Friday, May 18, 2007

"Edwards Slow in Shaping Calif. Campaign"

John Edwards says California will play ``a huge role'' in determining the 2008 Democratic presidential nominee, yet he's running a shoestring campaign here compared with his top rivals.
New York Sen. Hillary Rodham Clinton has appointed a campaign manager, political director and field organizer in the nation's largest state, and she has a Los Angeles office devoted to fundraising.

Illinois Sen. Barack Obama is leasing an office for a four-person fundraising team in Los Angeles, and he's hired a national consulting firm from Pasadena.

Even New Mexico Gov. Bill Richardson, who will officially announce his candidacy in Los Angeles on Monday, has a small paid staff in the state.

By contrast, Edwards, the former North Carolina senator and 2004 vice presidential candidate, has no campaign office or paid political staff in the state, though two fundraising firms are on his payroll.

It's still relatively early in the race, but for Edwards the situation suggests a tricky political calculus: win or at least make strong showings in earlier primary and caucus states - notably Iowa, New Hampshire and South Carolina - then use that momentum to create a surge of donations to mount an airwaves campaign in California.

The first presidential caucus state is Iowa, and Edwards has a robust campaign in the state. He finished second there when he was a presidential candidate in 2004 and leads in polls this year.
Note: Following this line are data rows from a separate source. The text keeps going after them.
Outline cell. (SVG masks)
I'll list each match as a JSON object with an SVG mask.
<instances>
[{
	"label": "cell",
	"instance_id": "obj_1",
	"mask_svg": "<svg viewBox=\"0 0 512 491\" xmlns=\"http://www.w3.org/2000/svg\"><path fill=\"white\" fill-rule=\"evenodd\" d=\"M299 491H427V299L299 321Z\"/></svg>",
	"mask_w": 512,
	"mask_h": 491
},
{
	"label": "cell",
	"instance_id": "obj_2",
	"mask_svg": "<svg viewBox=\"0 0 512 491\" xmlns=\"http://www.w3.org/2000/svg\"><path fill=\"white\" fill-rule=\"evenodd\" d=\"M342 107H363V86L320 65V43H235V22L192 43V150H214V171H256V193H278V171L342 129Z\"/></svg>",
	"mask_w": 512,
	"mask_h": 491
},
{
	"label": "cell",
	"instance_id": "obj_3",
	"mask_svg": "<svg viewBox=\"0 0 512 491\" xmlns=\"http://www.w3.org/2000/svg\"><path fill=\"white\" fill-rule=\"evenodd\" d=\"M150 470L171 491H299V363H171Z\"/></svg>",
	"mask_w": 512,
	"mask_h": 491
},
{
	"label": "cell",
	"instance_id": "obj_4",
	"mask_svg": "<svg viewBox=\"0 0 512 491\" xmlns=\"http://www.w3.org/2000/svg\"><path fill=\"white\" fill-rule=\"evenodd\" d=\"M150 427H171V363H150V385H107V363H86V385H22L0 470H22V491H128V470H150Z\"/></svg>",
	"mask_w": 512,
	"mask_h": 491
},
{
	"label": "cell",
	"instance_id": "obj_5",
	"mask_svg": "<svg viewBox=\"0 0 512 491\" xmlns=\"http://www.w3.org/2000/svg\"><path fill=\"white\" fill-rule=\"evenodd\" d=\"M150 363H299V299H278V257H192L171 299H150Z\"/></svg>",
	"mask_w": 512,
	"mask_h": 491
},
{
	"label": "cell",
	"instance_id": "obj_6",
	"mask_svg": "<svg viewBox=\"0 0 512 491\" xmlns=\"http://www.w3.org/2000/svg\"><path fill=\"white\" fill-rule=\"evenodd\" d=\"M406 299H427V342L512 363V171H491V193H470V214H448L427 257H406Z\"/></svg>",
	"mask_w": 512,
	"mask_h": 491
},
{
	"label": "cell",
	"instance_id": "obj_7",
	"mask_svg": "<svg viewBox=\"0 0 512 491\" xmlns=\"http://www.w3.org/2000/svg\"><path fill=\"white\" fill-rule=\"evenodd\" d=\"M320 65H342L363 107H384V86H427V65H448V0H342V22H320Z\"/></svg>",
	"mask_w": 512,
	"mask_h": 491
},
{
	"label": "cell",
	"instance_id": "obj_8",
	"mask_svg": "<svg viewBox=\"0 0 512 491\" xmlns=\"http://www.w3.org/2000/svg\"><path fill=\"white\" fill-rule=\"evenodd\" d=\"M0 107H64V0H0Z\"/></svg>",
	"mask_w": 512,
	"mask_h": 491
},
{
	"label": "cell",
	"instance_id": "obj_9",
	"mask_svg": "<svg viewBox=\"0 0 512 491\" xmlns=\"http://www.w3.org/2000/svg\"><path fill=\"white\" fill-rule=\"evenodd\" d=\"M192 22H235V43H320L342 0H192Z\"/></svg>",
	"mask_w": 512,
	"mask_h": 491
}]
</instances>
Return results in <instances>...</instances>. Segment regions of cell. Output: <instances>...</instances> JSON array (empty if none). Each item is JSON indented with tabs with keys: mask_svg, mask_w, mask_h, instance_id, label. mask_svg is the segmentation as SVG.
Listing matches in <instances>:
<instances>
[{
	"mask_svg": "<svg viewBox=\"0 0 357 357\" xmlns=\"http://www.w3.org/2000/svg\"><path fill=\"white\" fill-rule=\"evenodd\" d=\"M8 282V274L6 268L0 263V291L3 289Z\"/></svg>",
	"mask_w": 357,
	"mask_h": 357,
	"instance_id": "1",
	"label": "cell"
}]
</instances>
However, Democratic consultant Bill Carrick, who's worked on presidential campaigns for Bill Clinton, Dick Gephardt and Edward Kennedy, said if Edwards stumbles in Iowa ``he won't have a California campaign.''

Carrick said that even while concentrating on the earlier states Edwards must establish a campaign in California if he is to take advantage of early momentum.

Carrick recalled that in 1988 Gephardt, the former Missouri senator, won Iowa and finished second in the New Hampshire primary, but he didn't have the organization in other states to be competitive and fell out of the race.

California assumed new prominence in the presidential election this year when state lawmakers moved up its primary by four months, to Feb. 5. The state, long a font of political dollars, has seen a succession of candidates making trips here.

Edwards' campaign says the candidate's most important investment in California is his time. He has spent all or part of 13 days in the state this year, more than other leading Democrats.